I know this is long, but if you can provide anything, I'd be so thankful.
If you've ever had LDR or someone in Armed Forces, you'll be of extreme help. But I'm looking for ANY input!!
- I met a guy the first week of November. We became great friends VERY fast! Sharing deepest secrets we thought we'd take to the grave.
- Now, this was the ONLY time I have seen him as he was called back to his military base a couple days later. We've talked EVERY DAY (minus 2 times) since then.
- Sometime at the end of Nov. I developed stong, unexpected feelings for him. VERY STRONG. -- He is the most amazing person I've ever known. No one compares and ever will.
- I drove myself crazy wondering if he felt the same way. If his ex was completely out of the picture. He must have, because once he was deployed he made every effort to continue talking to me and our conversations always become more personal.
- Last week he told me he had deep feelings for me too and wanted to make sure I felt the exact same way. Explained to me his ex was psycho and he has absolutely no remaining feelings for him and never wants contact, ever. I poured my heart out to him.
- Unfortunately, he changed locations and was only part-way through telling me everything on his end.
- A initial discussion of what we'll do when he gets back and moving closer an all that also got interrupted.
- We've both mentioned how we felt like this was almost destined.

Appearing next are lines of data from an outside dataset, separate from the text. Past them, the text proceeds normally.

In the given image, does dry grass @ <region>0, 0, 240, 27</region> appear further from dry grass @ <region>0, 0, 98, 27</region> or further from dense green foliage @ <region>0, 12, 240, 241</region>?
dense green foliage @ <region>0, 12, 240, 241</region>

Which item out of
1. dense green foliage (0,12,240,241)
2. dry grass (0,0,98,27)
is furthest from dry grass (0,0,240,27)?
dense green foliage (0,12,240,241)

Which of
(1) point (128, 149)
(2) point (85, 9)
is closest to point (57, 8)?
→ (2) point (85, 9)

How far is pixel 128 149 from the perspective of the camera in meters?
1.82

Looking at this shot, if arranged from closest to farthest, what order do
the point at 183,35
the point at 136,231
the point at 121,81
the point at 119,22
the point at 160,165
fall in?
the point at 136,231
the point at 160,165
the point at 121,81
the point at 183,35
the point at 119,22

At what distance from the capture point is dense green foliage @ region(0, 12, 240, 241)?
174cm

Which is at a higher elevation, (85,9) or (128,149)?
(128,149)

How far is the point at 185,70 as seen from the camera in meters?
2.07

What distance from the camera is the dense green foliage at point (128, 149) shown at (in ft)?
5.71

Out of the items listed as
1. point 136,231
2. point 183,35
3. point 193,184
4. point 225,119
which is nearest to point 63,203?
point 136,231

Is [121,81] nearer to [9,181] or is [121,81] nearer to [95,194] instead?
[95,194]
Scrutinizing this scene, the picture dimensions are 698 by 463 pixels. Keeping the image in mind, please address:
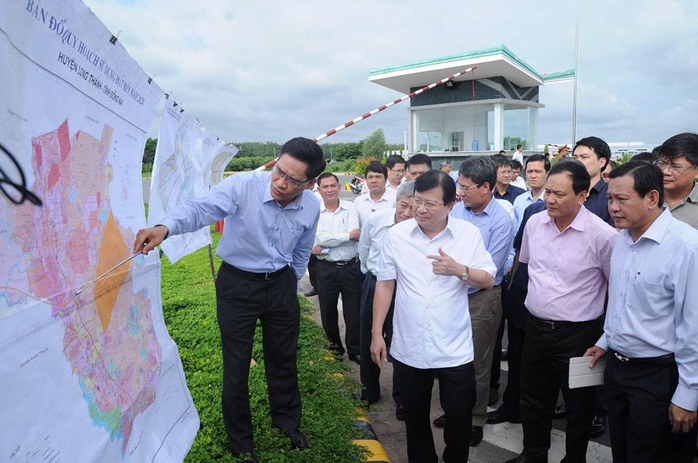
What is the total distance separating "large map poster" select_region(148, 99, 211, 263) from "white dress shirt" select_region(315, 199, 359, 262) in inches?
42.8

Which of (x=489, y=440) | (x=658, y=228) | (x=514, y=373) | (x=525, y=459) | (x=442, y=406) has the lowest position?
(x=489, y=440)

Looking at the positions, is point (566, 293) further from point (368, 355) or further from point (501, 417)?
point (368, 355)

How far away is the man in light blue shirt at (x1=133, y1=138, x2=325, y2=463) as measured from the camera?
8.02ft

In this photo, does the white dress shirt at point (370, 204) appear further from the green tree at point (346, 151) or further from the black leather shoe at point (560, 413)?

Now, I should be very happy. There were times in the past when he would say sweet things leading on that he liked me and I would be utterly giddy the entire day. On cloud 9. But I don't understand what is happening now. I don't feel like that, and I feel like I should :-/
I mean, this is literally MONTHS of waiting to see. It honestly worries me. I literally don't feel any excitement.

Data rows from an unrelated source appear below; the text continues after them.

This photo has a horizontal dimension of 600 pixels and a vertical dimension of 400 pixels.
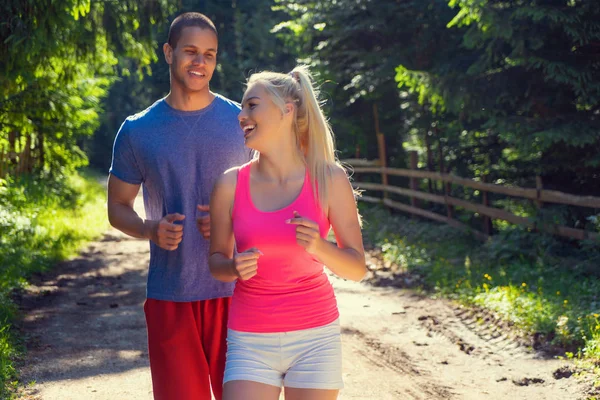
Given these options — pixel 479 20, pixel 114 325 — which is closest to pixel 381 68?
pixel 479 20

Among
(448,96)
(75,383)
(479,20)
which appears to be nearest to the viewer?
(75,383)

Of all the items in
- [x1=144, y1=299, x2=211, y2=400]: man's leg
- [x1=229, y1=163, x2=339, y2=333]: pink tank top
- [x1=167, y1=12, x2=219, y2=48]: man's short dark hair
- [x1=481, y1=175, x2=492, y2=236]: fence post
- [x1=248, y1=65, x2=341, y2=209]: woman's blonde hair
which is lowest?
[x1=481, y1=175, x2=492, y2=236]: fence post

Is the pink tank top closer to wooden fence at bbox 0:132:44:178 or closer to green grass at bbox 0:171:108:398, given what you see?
green grass at bbox 0:171:108:398

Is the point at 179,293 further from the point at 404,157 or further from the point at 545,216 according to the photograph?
the point at 404,157

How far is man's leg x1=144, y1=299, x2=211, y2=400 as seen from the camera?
3990mm

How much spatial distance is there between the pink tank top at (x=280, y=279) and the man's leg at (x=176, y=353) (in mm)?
534

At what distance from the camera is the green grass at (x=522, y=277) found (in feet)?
26.5

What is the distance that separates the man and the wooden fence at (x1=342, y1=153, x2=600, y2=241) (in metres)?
6.66

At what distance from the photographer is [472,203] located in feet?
46.6

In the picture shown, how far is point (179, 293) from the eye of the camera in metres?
4.07

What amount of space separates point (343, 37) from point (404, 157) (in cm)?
521

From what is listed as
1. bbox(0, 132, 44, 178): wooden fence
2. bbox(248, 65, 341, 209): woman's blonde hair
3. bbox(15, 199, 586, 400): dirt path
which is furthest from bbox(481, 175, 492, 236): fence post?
bbox(0, 132, 44, 178): wooden fence

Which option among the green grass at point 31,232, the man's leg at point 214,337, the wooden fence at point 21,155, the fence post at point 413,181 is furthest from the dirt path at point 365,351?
the wooden fence at point 21,155

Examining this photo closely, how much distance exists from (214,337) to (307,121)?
1131 mm
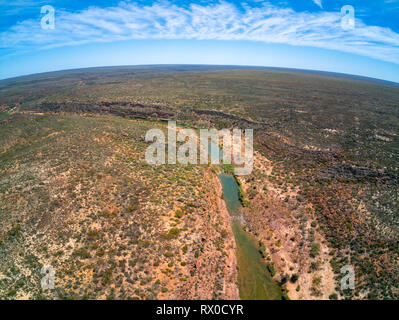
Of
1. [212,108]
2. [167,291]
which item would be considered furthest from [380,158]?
[212,108]

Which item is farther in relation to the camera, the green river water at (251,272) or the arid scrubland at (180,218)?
the green river water at (251,272)

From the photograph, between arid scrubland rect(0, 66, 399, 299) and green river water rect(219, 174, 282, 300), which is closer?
arid scrubland rect(0, 66, 399, 299)

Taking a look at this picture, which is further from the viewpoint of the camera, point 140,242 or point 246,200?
point 246,200

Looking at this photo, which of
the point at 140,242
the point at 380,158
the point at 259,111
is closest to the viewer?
the point at 140,242

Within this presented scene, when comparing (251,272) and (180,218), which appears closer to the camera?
(251,272)

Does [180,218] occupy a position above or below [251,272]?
above

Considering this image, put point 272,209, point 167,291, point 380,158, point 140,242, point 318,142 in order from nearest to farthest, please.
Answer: point 167,291 < point 140,242 < point 272,209 < point 380,158 < point 318,142

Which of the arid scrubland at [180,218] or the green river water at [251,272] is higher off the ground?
the arid scrubland at [180,218]

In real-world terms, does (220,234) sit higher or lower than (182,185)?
lower

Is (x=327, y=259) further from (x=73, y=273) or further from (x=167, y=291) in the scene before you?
(x=73, y=273)

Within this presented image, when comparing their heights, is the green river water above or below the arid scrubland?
below
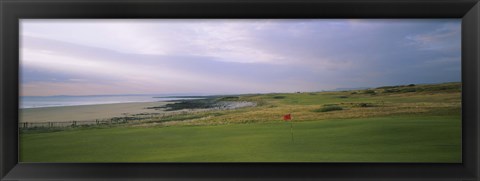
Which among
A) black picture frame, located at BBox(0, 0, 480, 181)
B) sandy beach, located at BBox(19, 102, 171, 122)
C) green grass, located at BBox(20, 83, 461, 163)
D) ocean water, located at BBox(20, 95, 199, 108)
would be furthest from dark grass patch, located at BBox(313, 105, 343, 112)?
sandy beach, located at BBox(19, 102, 171, 122)

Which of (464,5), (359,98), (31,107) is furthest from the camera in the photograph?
(359,98)

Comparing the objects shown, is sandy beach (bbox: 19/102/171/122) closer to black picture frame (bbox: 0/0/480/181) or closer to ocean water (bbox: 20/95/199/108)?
ocean water (bbox: 20/95/199/108)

- My biggest fear is that now that I know I've "won" him, I won't care anymore and move on to the next challenge.
- On the other hand, I'm trying to affirm to myself that I don't feel on top of the world because what I'm actually feeling is RELIEF. There is no more staying up all night obsessing and analyzing.

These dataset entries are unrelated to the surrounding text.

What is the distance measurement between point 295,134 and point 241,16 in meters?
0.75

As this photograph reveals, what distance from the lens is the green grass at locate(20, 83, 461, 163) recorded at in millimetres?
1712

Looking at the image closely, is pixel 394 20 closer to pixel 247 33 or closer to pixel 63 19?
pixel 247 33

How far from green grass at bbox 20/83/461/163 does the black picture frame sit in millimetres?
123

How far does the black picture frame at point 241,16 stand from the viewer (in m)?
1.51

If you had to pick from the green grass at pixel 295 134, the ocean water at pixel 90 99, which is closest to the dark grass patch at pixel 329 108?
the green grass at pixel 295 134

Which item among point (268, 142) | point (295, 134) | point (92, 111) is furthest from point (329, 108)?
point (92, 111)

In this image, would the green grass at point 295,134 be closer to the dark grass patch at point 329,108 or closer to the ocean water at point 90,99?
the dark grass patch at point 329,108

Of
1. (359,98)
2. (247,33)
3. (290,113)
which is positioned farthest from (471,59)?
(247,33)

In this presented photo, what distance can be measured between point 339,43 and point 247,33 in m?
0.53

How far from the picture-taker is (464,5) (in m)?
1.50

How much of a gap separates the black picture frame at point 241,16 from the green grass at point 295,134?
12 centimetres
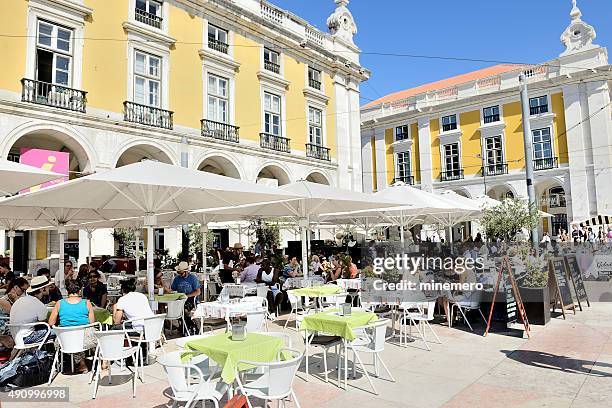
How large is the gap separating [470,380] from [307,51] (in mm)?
22064

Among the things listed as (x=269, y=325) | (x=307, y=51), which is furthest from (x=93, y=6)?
(x=269, y=325)

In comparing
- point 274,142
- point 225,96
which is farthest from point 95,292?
point 274,142

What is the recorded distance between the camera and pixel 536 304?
25.9ft

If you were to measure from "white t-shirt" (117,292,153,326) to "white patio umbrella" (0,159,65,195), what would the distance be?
1939 millimetres

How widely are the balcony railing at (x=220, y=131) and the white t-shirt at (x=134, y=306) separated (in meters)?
14.4

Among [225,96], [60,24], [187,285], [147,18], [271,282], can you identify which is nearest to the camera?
[187,285]

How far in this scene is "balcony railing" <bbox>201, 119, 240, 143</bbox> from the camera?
19628 millimetres

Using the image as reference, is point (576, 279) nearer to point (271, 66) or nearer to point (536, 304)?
point (536, 304)

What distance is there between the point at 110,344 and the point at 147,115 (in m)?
14.2

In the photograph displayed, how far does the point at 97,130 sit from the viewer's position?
15.9 metres

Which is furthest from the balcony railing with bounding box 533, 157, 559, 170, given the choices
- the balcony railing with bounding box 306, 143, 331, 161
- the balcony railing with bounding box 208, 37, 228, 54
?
the balcony railing with bounding box 208, 37, 228, 54

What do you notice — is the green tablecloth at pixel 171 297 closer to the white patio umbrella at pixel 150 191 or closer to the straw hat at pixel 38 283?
the white patio umbrella at pixel 150 191

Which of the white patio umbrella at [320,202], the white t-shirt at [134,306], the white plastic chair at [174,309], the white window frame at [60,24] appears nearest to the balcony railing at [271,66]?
the white window frame at [60,24]

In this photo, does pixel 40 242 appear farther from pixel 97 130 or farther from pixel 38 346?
pixel 38 346
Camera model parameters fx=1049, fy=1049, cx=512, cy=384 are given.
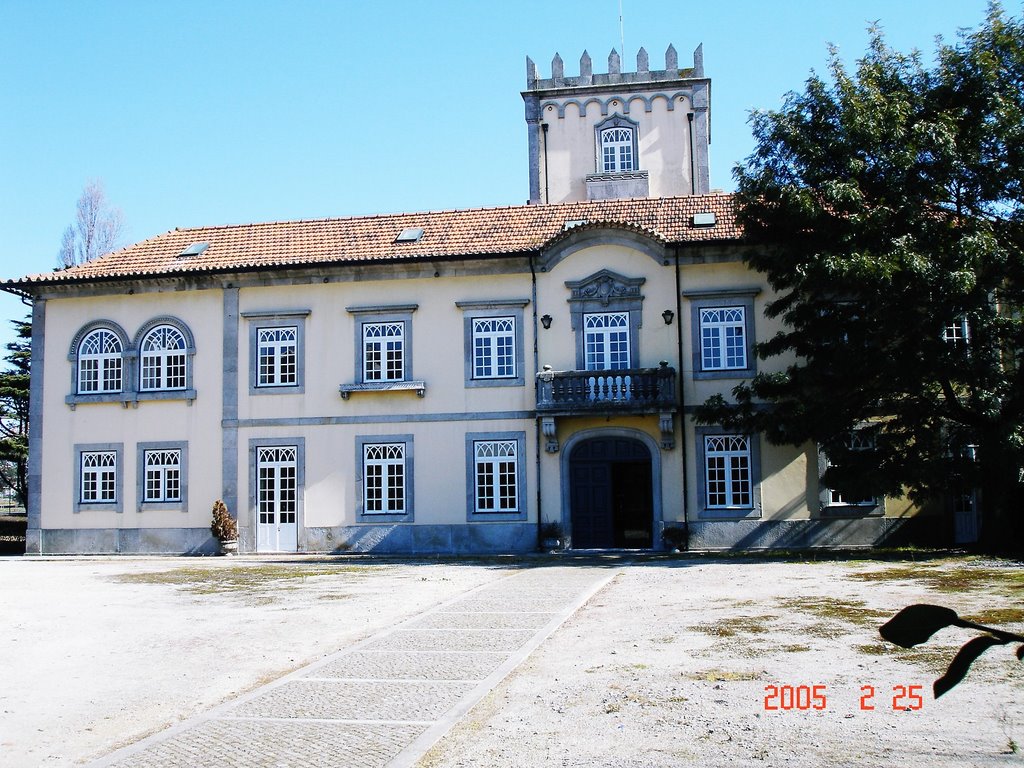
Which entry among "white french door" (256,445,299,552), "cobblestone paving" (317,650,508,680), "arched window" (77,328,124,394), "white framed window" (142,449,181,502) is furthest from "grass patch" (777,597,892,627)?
"arched window" (77,328,124,394)

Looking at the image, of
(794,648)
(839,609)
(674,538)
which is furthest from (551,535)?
(794,648)

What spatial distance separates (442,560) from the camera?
73.8 ft

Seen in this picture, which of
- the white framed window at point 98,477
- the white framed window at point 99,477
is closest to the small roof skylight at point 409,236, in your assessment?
the white framed window at point 98,477

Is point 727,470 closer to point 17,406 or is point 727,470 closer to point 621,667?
point 621,667

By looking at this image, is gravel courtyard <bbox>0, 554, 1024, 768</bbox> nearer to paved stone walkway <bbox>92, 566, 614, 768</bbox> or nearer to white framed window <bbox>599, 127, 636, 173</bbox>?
paved stone walkway <bbox>92, 566, 614, 768</bbox>

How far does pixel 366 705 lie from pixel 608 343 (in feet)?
57.7

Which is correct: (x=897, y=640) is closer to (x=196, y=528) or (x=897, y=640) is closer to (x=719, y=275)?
(x=719, y=275)

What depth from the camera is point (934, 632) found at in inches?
51.9

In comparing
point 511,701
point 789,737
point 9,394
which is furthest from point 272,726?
Answer: point 9,394

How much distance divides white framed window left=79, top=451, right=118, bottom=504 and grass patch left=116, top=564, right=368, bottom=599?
19.4ft

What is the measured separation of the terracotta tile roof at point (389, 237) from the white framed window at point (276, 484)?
14.9ft

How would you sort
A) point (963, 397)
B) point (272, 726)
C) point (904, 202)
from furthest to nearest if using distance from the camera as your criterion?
point (963, 397) → point (904, 202) → point (272, 726)

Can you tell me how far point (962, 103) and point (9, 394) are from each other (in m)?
30.7

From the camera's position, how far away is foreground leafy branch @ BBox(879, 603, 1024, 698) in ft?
4.32
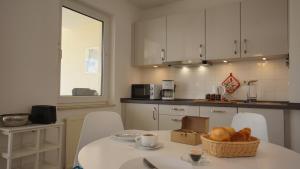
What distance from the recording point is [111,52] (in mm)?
3406

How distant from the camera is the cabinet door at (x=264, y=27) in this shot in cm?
252

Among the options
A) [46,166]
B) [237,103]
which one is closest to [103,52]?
[46,166]

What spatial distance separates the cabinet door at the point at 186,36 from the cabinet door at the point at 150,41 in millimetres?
127

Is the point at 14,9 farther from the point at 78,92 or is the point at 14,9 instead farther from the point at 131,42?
the point at 131,42

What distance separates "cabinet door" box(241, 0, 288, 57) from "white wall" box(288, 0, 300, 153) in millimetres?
167

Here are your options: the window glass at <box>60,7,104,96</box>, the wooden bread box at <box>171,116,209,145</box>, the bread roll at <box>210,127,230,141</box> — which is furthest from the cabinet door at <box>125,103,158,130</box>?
the bread roll at <box>210,127,230,141</box>

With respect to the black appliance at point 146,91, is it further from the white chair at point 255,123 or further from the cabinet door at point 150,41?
the white chair at point 255,123

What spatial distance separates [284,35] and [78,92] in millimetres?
2651

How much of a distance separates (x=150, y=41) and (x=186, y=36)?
2.13 ft

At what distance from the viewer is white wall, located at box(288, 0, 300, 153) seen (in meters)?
2.27

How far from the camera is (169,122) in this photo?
3029 mm

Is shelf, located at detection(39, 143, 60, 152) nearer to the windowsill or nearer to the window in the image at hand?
the windowsill

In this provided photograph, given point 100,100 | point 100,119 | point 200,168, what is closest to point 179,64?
point 100,100

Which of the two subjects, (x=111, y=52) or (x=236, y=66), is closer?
(x=236, y=66)
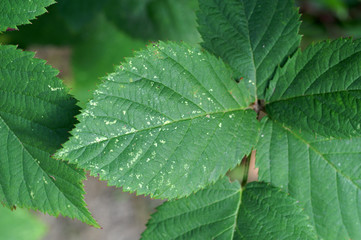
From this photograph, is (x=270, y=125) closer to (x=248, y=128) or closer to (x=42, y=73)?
(x=248, y=128)

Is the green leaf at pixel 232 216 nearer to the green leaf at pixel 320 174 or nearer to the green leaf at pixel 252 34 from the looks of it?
the green leaf at pixel 320 174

- I also think perhaps it will remain a feeling of releif until I literally get to see him when he returns. The thought of that makes me smile.
I also considered the fact I've been very stressed at home and I'm feeling somewhat exhausted. So perhaps this has carried over into this realm. I figured if I caught up on sleep maybe I would be emotionally put back together. The past 2 days I've slept 20+ hours. I'm starting to feel physically better, but nothing yet emotionally.
The most I feel emotionally is worry, almost panic because I don't understand what's happening :_(
I know I'm not "over him" because I still worry about him, obsess over when he'll call next or if he's read an email, make notes of what I want to talk about, and I read past conversations. I can't see myself ever being without him. But I can honestly say the true feelings I had for him that I was feeling before the past week are definitely not as strong. Sometimes absent I think.
- The other morning I woke up and almost had a panic attack because I'm so worried about what I'm feeling. So I tell myself that obviously means I still care a lot about him. Feelings like this can't disappear overnight, can they??
- As a general, he's very busy. I rearranged my day around times I know he can usually call.
- I've literally dropped everything I've been doing before, even meetings, to talk when he calls.
- I've cried before over the thought of him not liking me. And I've been on the highest high. I've been through an emotional rollercoaster. I think maybe I really am just exhausted and those good feelings will come back.
- 2 days ago, he told me his little brother who died of Down's would've loved me. It gave me chills. So obviously there are still things there. Just not like they were before.
- I think maybe because I feel things so intensely, now that I know we're on the same page, maybe I'm just feeling what normal people feel and it feels like nothing to me lol
- I try to remind myself all the time about how I felt before. He means the world. Obvioulsy me being upset about feeling different still proves how much this means to me?
On what could be the "bright" side: I've noticed lack of feelings with other things. It's hard to get excited about my favorite songs or things like that. So it's not just this, I guess.